In the platelet plug hypothesis that has been around for decades, at sites of developing injury, platelets under shear are slowed by adherence to von Willebrand factor (vWF) (see Chap. 12) and activated after their interaction with exposed collagen through the platelet receptor GPVI [1]. This initial platelet event at a site of vessel injury is called primary hemostasis. Exposed collagen, aggregated protein, cellular polyphosphates (polyP), or extracellular RNA also has the ability to bind plasma factor XII (XII) to support its autoactivation to factor XIIa (XIIa). Factor XIIa formed in such a manner leads to a cascade of activation of blood coagulation protein leading to thrombin formation. This pathway is not essential for hemostasis but may be important for pathologic thrombosis. Simultaneously or alternatively, injured subendothelium results in the expression of tissue factor which complexes with factor VII/VIIa to activate factor IX and leads to thrombin formation. This latter mechanism for thrombin formation is essential for hemostasis and is an alternative process for thrombosis. Formed thrombin by any mechanism leads to more fibrin clot and platelet activation through the platelet thrombin receptors, protease-activated receptors 1 and 4 (PAR1 and PAR4). These events additionally activate platelets and expose surface phospholipids like phosphatidylserine (PS) which itself is a procoagulant, i.e., a thrombin-generating surface. Activated platelets also release ADP and serotonin to recruit more platelets and polyP, a lipid material that can support factor XII activation. Finally, most probably, different stimuli lead to different mechanisms for thrombin formation. These additional processes leading to thrombin formation are termed secondary hemostases.

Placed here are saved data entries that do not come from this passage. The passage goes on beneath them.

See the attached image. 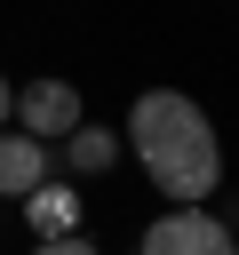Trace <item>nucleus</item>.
<instances>
[{
    "instance_id": "f257e3e1",
    "label": "nucleus",
    "mask_w": 239,
    "mask_h": 255,
    "mask_svg": "<svg viewBox=\"0 0 239 255\" xmlns=\"http://www.w3.org/2000/svg\"><path fill=\"white\" fill-rule=\"evenodd\" d=\"M120 143L167 207H207L223 191V135L207 120V104L183 88H143L120 120Z\"/></svg>"
},
{
    "instance_id": "f03ea898",
    "label": "nucleus",
    "mask_w": 239,
    "mask_h": 255,
    "mask_svg": "<svg viewBox=\"0 0 239 255\" xmlns=\"http://www.w3.org/2000/svg\"><path fill=\"white\" fill-rule=\"evenodd\" d=\"M80 120H88V96H80L72 80H56V72L24 80V88H16V104H8V128H24V135H32V143H48V151H56Z\"/></svg>"
},
{
    "instance_id": "7ed1b4c3",
    "label": "nucleus",
    "mask_w": 239,
    "mask_h": 255,
    "mask_svg": "<svg viewBox=\"0 0 239 255\" xmlns=\"http://www.w3.org/2000/svg\"><path fill=\"white\" fill-rule=\"evenodd\" d=\"M135 255H239V231L215 207H159L135 239Z\"/></svg>"
},
{
    "instance_id": "20e7f679",
    "label": "nucleus",
    "mask_w": 239,
    "mask_h": 255,
    "mask_svg": "<svg viewBox=\"0 0 239 255\" xmlns=\"http://www.w3.org/2000/svg\"><path fill=\"white\" fill-rule=\"evenodd\" d=\"M56 159H64V175H72V183H104V175H120L127 143H120V128H104V120H80V128L56 143Z\"/></svg>"
},
{
    "instance_id": "39448f33",
    "label": "nucleus",
    "mask_w": 239,
    "mask_h": 255,
    "mask_svg": "<svg viewBox=\"0 0 239 255\" xmlns=\"http://www.w3.org/2000/svg\"><path fill=\"white\" fill-rule=\"evenodd\" d=\"M16 207H24L32 239H64V231H88V191H80L72 175H48V183H40V191H24Z\"/></svg>"
},
{
    "instance_id": "423d86ee",
    "label": "nucleus",
    "mask_w": 239,
    "mask_h": 255,
    "mask_svg": "<svg viewBox=\"0 0 239 255\" xmlns=\"http://www.w3.org/2000/svg\"><path fill=\"white\" fill-rule=\"evenodd\" d=\"M48 183V143H32L24 128H0V199H24Z\"/></svg>"
},
{
    "instance_id": "0eeeda50",
    "label": "nucleus",
    "mask_w": 239,
    "mask_h": 255,
    "mask_svg": "<svg viewBox=\"0 0 239 255\" xmlns=\"http://www.w3.org/2000/svg\"><path fill=\"white\" fill-rule=\"evenodd\" d=\"M32 255H104L88 231H64V239H32Z\"/></svg>"
},
{
    "instance_id": "6e6552de",
    "label": "nucleus",
    "mask_w": 239,
    "mask_h": 255,
    "mask_svg": "<svg viewBox=\"0 0 239 255\" xmlns=\"http://www.w3.org/2000/svg\"><path fill=\"white\" fill-rule=\"evenodd\" d=\"M8 104H16V80L0 72V128H8Z\"/></svg>"
}]
</instances>
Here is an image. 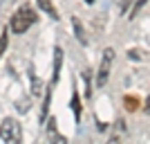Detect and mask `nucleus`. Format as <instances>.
<instances>
[{"label":"nucleus","instance_id":"nucleus-4","mask_svg":"<svg viewBox=\"0 0 150 144\" xmlns=\"http://www.w3.org/2000/svg\"><path fill=\"white\" fill-rule=\"evenodd\" d=\"M61 68H63V47H54V77H52V86L58 83V77H61Z\"/></svg>","mask_w":150,"mask_h":144},{"label":"nucleus","instance_id":"nucleus-9","mask_svg":"<svg viewBox=\"0 0 150 144\" xmlns=\"http://www.w3.org/2000/svg\"><path fill=\"white\" fill-rule=\"evenodd\" d=\"M36 2H38V7H40L43 11H47V14H50V16H52L54 20H58V18H61V16H58V11H56V7L52 5L50 0H36Z\"/></svg>","mask_w":150,"mask_h":144},{"label":"nucleus","instance_id":"nucleus-14","mask_svg":"<svg viewBox=\"0 0 150 144\" xmlns=\"http://www.w3.org/2000/svg\"><path fill=\"white\" fill-rule=\"evenodd\" d=\"M146 113L150 115V95H148V99H146Z\"/></svg>","mask_w":150,"mask_h":144},{"label":"nucleus","instance_id":"nucleus-8","mask_svg":"<svg viewBox=\"0 0 150 144\" xmlns=\"http://www.w3.org/2000/svg\"><path fill=\"white\" fill-rule=\"evenodd\" d=\"M72 25H74V36H76V41H79L81 45H88V36H85V29H83L81 20H79V18H72Z\"/></svg>","mask_w":150,"mask_h":144},{"label":"nucleus","instance_id":"nucleus-3","mask_svg":"<svg viewBox=\"0 0 150 144\" xmlns=\"http://www.w3.org/2000/svg\"><path fill=\"white\" fill-rule=\"evenodd\" d=\"M112 61H114V50L105 47L103 57H101V65H99V75H96V88H103L110 79V70H112Z\"/></svg>","mask_w":150,"mask_h":144},{"label":"nucleus","instance_id":"nucleus-12","mask_svg":"<svg viewBox=\"0 0 150 144\" xmlns=\"http://www.w3.org/2000/svg\"><path fill=\"white\" fill-rule=\"evenodd\" d=\"M123 101H125V108H128V110H137V99H134V97H130V95H128V97H123Z\"/></svg>","mask_w":150,"mask_h":144},{"label":"nucleus","instance_id":"nucleus-11","mask_svg":"<svg viewBox=\"0 0 150 144\" xmlns=\"http://www.w3.org/2000/svg\"><path fill=\"white\" fill-rule=\"evenodd\" d=\"M29 79H31V92H34V97H36V95L40 92V81H38V77L34 75V70L29 72Z\"/></svg>","mask_w":150,"mask_h":144},{"label":"nucleus","instance_id":"nucleus-15","mask_svg":"<svg viewBox=\"0 0 150 144\" xmlns=\"http://www.w3.org/2000/svg\"><path fill=\"white\" fill-rule=\"evenodd\" d=\"M85 2H88V5H92V2H94V0H85Z\"/></svg>","mask_w":150,"mask_h":144},{"label":"nucleus","instance_id":"nucleus-13","mask_svg":"<svg viewBox=\"0 0 150 144\" xmlns=\"http://www.w3.org/2000/svg\"><path fill=\"white\" fill-rule=\"evenodd\" d=\"M7 41H9V36H7V32H2V34H0V57H2L5 50H7Z\"/></svg>","mask_w":150,"mask_h":144},{"label":"nucleus","instance_id":"nucleus-1","mask_svg":"<svg viewBox=\"0 0 150 144\" xmlns=\"http://www.w3.org/2000/svg\"><path fill=\"white\" fill-rule=\"evenodd\" d=\"M36 18H38L36 11H34L29 5H23L18 11L11 16V20H9V29H11L13 34H25V32L36 23Z\"/></svg>","mask_w":150,"mask_h":144},{"label":"nucleus","instance_id":"nucleus-2","mask_svg":"<svg viewBox=\"0 0 150 144\" xmlns=\"http://www.w3.org/2000/svg\"><path fill=\"white\" fill-rule=\"evenodd\" d=\"M0 140L7 144H13V142H23V128L16 119L7 117L2 119V124H0Z\"/></svg>","mask_w":150,"mask_h":144},{"label":"nucleus","instance_id":"nucleus-7","mask_svg":"<svg viewBox=\"0 0 150 144\" xmlns=\"http://www.w3.org/2000/svg\"><path fill=\"white\" fill-rule=\"evenodd\" d=\"M52 90H54V86H47V90H45V99H43V106H40V124H45V119H47V113H50V101H52Z\"/></svg>","mask_w":150,"mask_h":144},{"label":"nucleus","instance_id":"nucleus-10","mask_svg":"<svg viewBox=\"0 0 150 144\" xmlns=\"http://www.w3.org/2000/svg\"><path fill=\"white\" fill-rule=\"evenodd\" d=\"M83 81H85V97H92V75H90V70L83 72Z\"/></svg>","mask_w":150,"mask_h":144},{"label":"nucleus","instance_id":"nucleus-6","mask_svg":"<svg viewBox=\"0 0 150 144\" xmlns=\"http://www.w3.org/2000/svg\"><path fill=\"white\" fill-rule=\"evenodd\" d=\"M69 108H72V113H74V122L79 124V122H81V110H83V106H81V97H79V92H76V90H72V101H69Z\"/></svg>","mask_w":150,"mask_h":144},{"label":"nucleus","instance_id":"nucleus-5","mask_svg":"<svg viewBox=\"0 0 150 144\" xmlns=\"http://www.w3.org/2000/svg\"><path fill=\"white\" fill-rule=\"evenodd\" d=\"M47 135H50V140H54V142H58V144H65V142H67V140L58 133V128H56V117H50V119H47Z\"/></svg>","mask_w":150,"mask_h":144}]
</instances>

In recent years, another understanding for the initiation of hemostasis has been demonstrated at least in the experimental model situation. For example, a laser injury to a small arterial blood vessel results in tissue factor, factor VIIa, and thrombin formation before platelets adhere and aggregate. The formed thrombin recruits platelets for a dense platelet thrombus, and additional platelet activation releases platelet ADP to recruit another layer of the platelet thrombus [6]. These secondary mechanisms lead to either vessel occlusion or thrombus dissolution depending upon the strength of the initial thrombin formation or secondary platelet response.

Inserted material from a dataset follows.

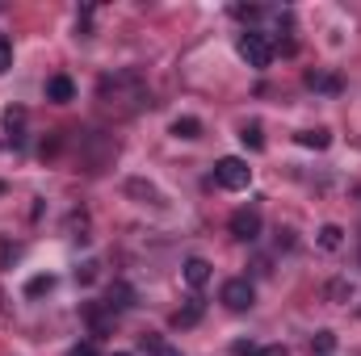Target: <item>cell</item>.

The complexity of these mechanisms is magnified by arteries versus veins, high shear versus low shear, large vessels versus small vessels, and healthy tissue versus atherosclerotic diseased vasculature. All of these processes are occurring variably simultaneously and contribute to bleeding cessation or hemostasis or unchecked occlusive thrombosis. Even though these systems are interacting, overlapping, and redundant, they function in an elegant balance. The remarkable thing is that the absence of only one factor alters the balance that leads to a bleeding or thrombotic state.